▶ _Task_: Below are records; quote them exactly from the first line through the line that contains "common name: common raccoon".

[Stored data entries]
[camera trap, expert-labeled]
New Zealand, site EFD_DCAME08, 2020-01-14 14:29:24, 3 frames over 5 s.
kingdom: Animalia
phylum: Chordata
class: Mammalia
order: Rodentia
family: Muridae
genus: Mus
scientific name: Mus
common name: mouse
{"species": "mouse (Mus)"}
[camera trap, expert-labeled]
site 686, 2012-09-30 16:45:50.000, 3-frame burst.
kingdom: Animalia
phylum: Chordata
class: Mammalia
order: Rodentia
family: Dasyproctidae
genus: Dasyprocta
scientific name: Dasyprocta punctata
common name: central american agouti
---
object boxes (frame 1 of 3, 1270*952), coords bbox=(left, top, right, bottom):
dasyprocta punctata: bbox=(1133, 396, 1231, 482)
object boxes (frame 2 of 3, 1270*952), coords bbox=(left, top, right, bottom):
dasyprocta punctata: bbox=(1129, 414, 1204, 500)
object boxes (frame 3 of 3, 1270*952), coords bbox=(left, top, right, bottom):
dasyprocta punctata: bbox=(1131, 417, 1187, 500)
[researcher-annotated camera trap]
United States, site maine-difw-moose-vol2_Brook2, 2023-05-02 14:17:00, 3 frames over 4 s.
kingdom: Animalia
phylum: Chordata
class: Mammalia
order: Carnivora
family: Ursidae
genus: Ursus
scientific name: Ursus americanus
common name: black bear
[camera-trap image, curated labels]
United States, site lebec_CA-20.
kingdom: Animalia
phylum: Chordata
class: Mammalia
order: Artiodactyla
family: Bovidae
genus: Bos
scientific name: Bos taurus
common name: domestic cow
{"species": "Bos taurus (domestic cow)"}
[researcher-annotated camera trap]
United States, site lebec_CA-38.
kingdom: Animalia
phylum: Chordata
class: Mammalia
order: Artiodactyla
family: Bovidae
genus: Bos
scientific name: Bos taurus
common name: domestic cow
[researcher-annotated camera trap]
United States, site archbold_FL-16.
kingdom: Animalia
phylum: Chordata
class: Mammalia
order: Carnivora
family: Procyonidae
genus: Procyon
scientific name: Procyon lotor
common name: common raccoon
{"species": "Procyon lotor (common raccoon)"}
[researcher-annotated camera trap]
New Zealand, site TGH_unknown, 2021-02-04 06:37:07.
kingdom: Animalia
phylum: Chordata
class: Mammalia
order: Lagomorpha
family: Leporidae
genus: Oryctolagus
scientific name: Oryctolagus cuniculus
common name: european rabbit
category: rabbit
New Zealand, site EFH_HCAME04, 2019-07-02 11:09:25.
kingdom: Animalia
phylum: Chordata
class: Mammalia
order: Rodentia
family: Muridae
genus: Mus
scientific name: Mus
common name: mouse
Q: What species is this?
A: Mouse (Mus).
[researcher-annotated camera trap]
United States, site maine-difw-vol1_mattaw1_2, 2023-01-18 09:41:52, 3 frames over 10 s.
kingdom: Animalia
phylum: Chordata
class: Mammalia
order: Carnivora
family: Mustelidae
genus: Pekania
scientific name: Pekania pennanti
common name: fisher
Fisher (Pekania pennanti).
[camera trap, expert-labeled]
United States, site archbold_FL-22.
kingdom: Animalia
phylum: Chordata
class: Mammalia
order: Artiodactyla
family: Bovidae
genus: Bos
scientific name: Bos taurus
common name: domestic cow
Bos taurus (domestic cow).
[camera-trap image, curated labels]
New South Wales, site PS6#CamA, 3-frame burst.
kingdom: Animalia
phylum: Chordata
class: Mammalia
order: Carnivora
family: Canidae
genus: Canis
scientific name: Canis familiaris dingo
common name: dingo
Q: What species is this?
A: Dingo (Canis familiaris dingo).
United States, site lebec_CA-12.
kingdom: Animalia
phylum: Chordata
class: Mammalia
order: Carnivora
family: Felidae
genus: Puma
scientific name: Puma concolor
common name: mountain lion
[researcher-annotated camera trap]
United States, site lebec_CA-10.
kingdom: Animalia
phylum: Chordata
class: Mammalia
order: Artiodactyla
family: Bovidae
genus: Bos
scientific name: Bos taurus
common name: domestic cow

▶ _Answer box_:
[camera trap, expert-labeled]
New Zealand, site EFD_DCAME08, 2020-01-14 14:29:24, 3 frames over 5 s.
kingdom: Animalia
phylum: Chordata
class: Mammalia
order: Rodentia
family: Muridae
genus: Mus
scientific name: Mus
common name: mouse
{"species": "mouse (Mus)"}
[camera trap, expert-labeled]
site 686, 2012-09-30 16:45:50.000, 3-frame burst.
kingdom: Animalia
phylum: Chordata
class: Mammalia
order: Rodentia
family: Dasyproctidae
genus: Dasyprocta
scientific name: Dasyprocta punctata
common name: central american agouti
---
object boxes (frame 1 of 3, 1270*952), coords bbox=(left, top, right, bottom):
dasyprocta punctata: bbox=(1133, 396, 1231, 482)
object boxes (frame 2 of 3, 1270*952), coords bbox=(left, top, right, bottom):
dasyprocta punctata: bbox=(1129, 414, 1204, 500)
object boxes (frame 3 of 3, 1270*952), coords bbox=(left, top, right, bottom):
dasyprocta punctata: bbox=(1131, 417, 1187, 500)
[researcher-annotated camera trap]
United States, site maine-difw-moose-vol2_Brook2, 2023-05-02 14:17:00, 3 frames over 4 s.
kingdom: Animalia
phylum: Chordata
class: Mammalia
order: Carnivora
family: Ursidae
genus: Ursus
scientific name: Ursus americanus
common name: black bear
[camera-trap image, curated labels]
United States, site lebec_CA-20.
kingdom: Animalia
phylum: Chordata
class: Mammalia
order: Artiodactyla
family: Bovidae
genus: Bos
scientific name: Bos taurus
common name: domestic cow
{"species": "Bos taurus (domestic cow)"}
[researcher-annotated camera trap]
United States, site lebec_CA-38.
kingdom: Animalia
phylum: Chordata
class: Mammalia
order: Artiodactyla
family: Bovidae
genus: Bos
scientific name: Bos taurus
common name: domestic cow
[researcher-annotated camera trap]
United States, site archbold_FL-16.
kingdom: Animalia
phylum: Chordata
class: Mammalia
order: Carnivora
family: Procyonidae
genus: Procyon
scientific name: Procyon lotor
common name: common raccoon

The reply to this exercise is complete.